Barnes' statements cast a light on what her team of 14 players accomplished this season.
The Wildcats not only made the 64-team women's tournament for the first time in 16 seasons in 2021 — they blew the doors open by rolling past the likes of Stony Brook, Brigham Young, Texas A&M, Indiana and 11-time national champion, UConn.
They transformed a city that had long been a men's hoops hotbed into one that was transfixed by every dribble that the Wildcats took in San Antonio.
But more than wins and losses, the Wildcats, in Barnes' opinion, showed the nation that they were far from a one-hit-wonder.
"I’ll remember just their fight. They always say, We have that dog mentality, I’ll remember that," Barnes said. "I remember when everybody around the country didn’t believe in us, counted us out, we believed in each other. We did that. We celebrated each other. We fought and we made it to the championship game. We’re not the best team in the country. We’re not the deepest team, not the tallest team. But we fought, we played some good defense. I think we played some of the best defense in the country."

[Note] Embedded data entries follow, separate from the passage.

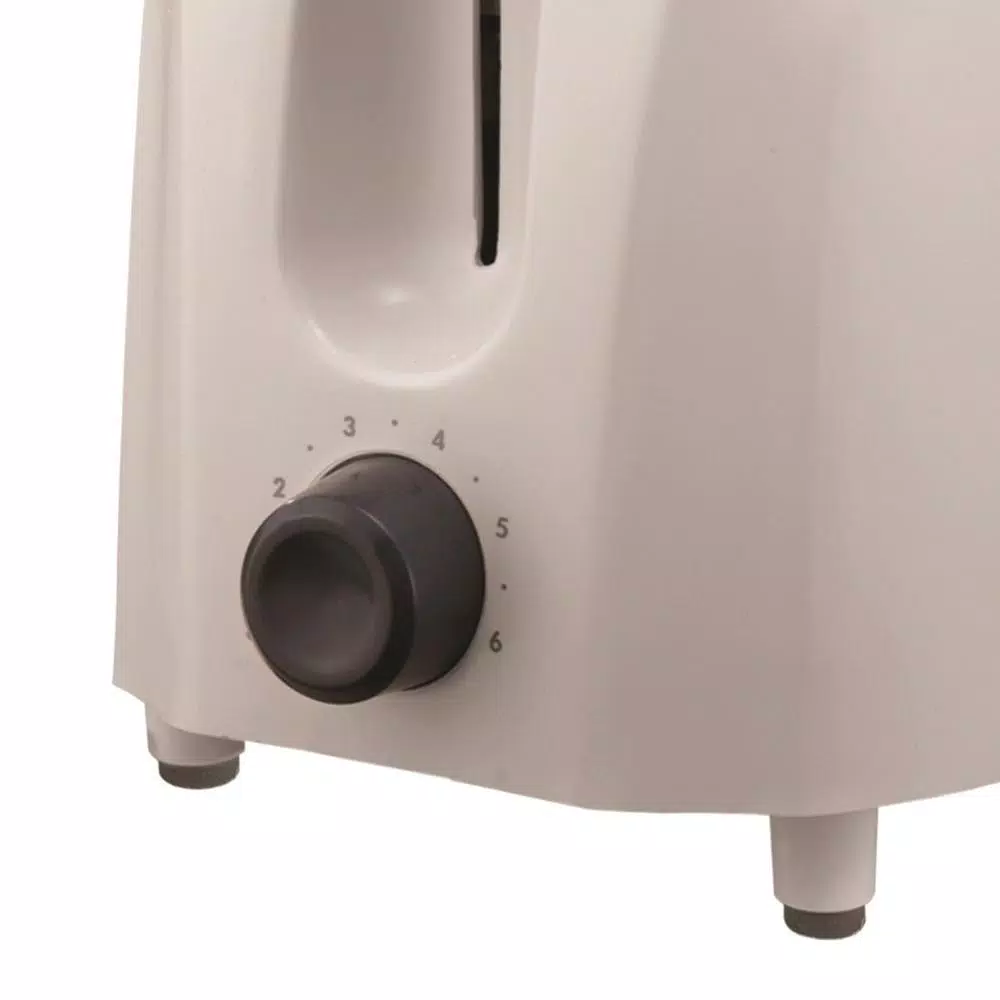 Brentwood Appliances 2-Piece Breakfast Set: 4-Cup Drip Coffee Maker and 2-Slice Cool-Touch Toaster, White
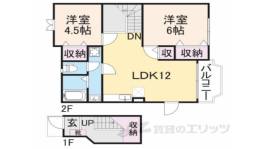 ハイツシャルマン間取り図面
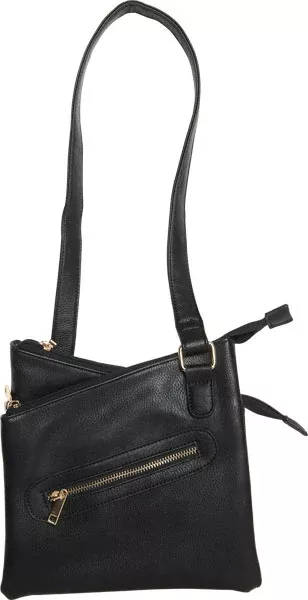 Bulldog Concealed Carry Purse with Universal Holster and Multiple Compartments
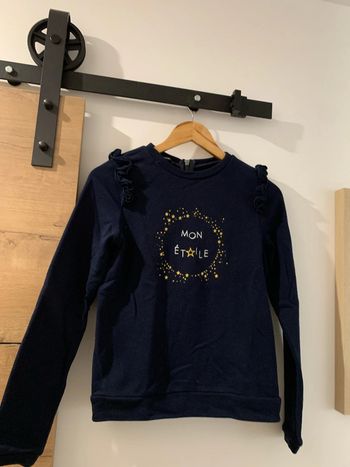 Sweat Kookai t0 bleu marine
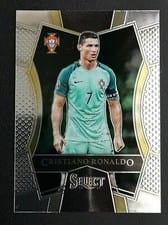 2016 Panini Select Cristiano Ronaldo #154 card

Now, the task for Barnes and her staff is to find their way back to the promised land of the Final Four in 2022.
It'll be a tall task for sure, with McDonald, 2021 Pac-12 Player of the Year, and program pillars like forwards Sam Thomas and Trinity Baptiste all graduating.
Barnes isn't using the looming departure of the team's three leading scorers as a negative, however, as now the onus falls on underclassmen, like juniors Cate Reese and Shaina Pellington, to get the Wildcats back to the Final Four.

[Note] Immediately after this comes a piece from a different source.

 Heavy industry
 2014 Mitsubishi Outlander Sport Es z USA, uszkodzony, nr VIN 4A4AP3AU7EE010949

"The bar is high. We want to come back here," Barnes said. "I’m trying to build a program like [Stanford head coach Tara VanDerveer] has, build a program like [UConn head coach Geno Auriemma] and [South Carolina head coach Dawn Staley], all the other trailblazers in this profession. I’m not satisfied with just being here, being in the tournament; I want to build a program where you’re surprised when they don’t win.
"Like when you look at Tara, Geno, Dawn, it’s surprising if they don’t win a championship; it’s a disappointment. I don’t want to come here once and be done. I want to be back here. I think in the future, Arizona will be back.”
McDonald, who finished off her collegiate career with 22 points against the Cardinal, scoring in double-digits for the 93rd consecutive game, agreed with Barnes' prognosis in her postgame comments.
"We're walking out of here with a lot of pride," McDonald said in a news conference. "We have nothing to hang our heads for. We competed. We battled. We just lost to a very great team, an experienced team with talented players in all positions. They're led by a pioneer to the game. We just look at the positives. Look how far we've come."